## [PAGE TEXT]

+-------+

We know all about it; and, of course, there are those who insist that we ought never to have been allowed to know. Even Mr. Chesterton expresses regret at the publication of the love letters: on the ground, apparently, that their peculiarities of diction tend to make sacred emotion ridiculous-a tendency which, it is to be feared, is no rare characteristic of love letters. One might reply that, when the sacred emotion stands the test, then no great harm is done; that it is precisely because romance triumphed so completely in the story that the world is curious about it; that the documents help us to visualise what seemed, in the early biographies, written without them, a bald and unconvincing narrative; and finally that they carry us back, as no mere summary of events could do, to those Early Victorian times in which the scene was laid. The essence of the love story is, of course, like the essence of all love stories, universal; but 3 Q

VOL. LXXI-No. 423

the details and the mise-en-scène are nothing if not Early Victorian. The spectacle is not one of emancipated thinkers in revolt against Early Victorian restrictions. It is a spectacle of Early Victorianism accomplishing its own triumph in its own way, without doing violence to any single article of its accepted code.

There is nothing, it is true, characteristically Early Victorian in the actual language of the letters. Early Victorian language is, in a general way, intelligible; and the phraseology here is often as confusing as a corrupt chorus of the Agamemnon, or the less grammatical of the speeches in Thucydides. But the situation is Early Victorian; and so is the way of handling it; and so-most especially-is Miss Elizabeth Barrett. The present generation of unchaperoned, golf-playing, and revolting daughters would have as little patience and sympathy with Miss Elizabeth Barrett as with Miss Amelia Sedley, of whom Miss Barrett, in spite of her great gifts, sometimes reminds one. She was a malade imaginaire, stretched on a sofa, partly by compulsion, but partly also by conviction. At the age of forty, or thereabouts, and with a distinguished literary record behind her, she still feared to face an angry father, and harboured an old-world terror of strange men on the principle of omne ignotum pro horrifico.

She was, of course, in the language of her time, a ‘blue-stocking.' She knew several languages, including Greek, and contributed to the Athenæum as well as writing poetry. One may say, no doubt, that she 'lived her own life,' in the sense that a certain intellectual, and even emotional, life of her own bubbled up in her whether she would or not; but she lived it in the face of Early Victorian protests, with Early Victorian submissiveness. Moreover, she went through life, especially when she walked abroad, with a complete set of the Early Victorian apparatus and paraphernalia: a lapdog, a carpet bag, a respirator, a flask of smelling-salts, and a supply of sal volatile, for use on the smallest emotional provocation. One seems to miss nothing-unless it be perhaps a talking parrot in a cage; and one feels a pleasure in filling up the picture with this Pre-Raphaelite accumulation of detail because it seems such a very unlikely mise-en-scène for a new setting of the old story of Prince Charming and the Sleeping Beauty.

+-------+

## [ACTIVITY]
Please list every item that the passage about Elizabeth Barrett names as part of the Early Victorian apparatus and paraphernalia she carried through life.

[Records from a dataset]

+-------+

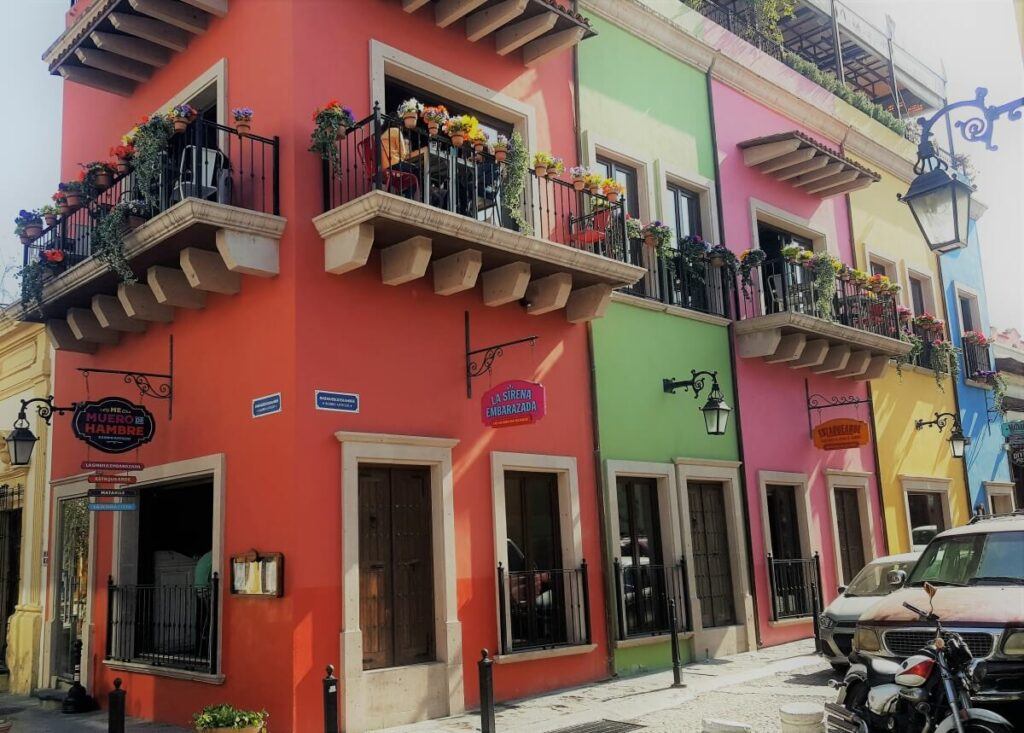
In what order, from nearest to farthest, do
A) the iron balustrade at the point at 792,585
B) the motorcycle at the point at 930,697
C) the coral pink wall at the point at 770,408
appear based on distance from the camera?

+-------+

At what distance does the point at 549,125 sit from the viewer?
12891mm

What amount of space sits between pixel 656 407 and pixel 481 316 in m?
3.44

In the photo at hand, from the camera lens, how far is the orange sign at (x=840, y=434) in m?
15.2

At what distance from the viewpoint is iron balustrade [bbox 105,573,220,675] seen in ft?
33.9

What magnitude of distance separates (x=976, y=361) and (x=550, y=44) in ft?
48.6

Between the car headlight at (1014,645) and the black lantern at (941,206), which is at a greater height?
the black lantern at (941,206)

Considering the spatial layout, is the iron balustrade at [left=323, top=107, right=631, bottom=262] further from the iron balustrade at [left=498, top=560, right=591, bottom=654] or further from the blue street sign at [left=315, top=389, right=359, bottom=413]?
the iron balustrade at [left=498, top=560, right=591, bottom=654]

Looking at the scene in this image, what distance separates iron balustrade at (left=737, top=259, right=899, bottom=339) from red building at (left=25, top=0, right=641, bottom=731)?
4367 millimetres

+-------+

## [THE ANSWER]
- a lapdog
- a carpet bag
- a respirator
- a flask of smelling-salts
- a supply of sal volatile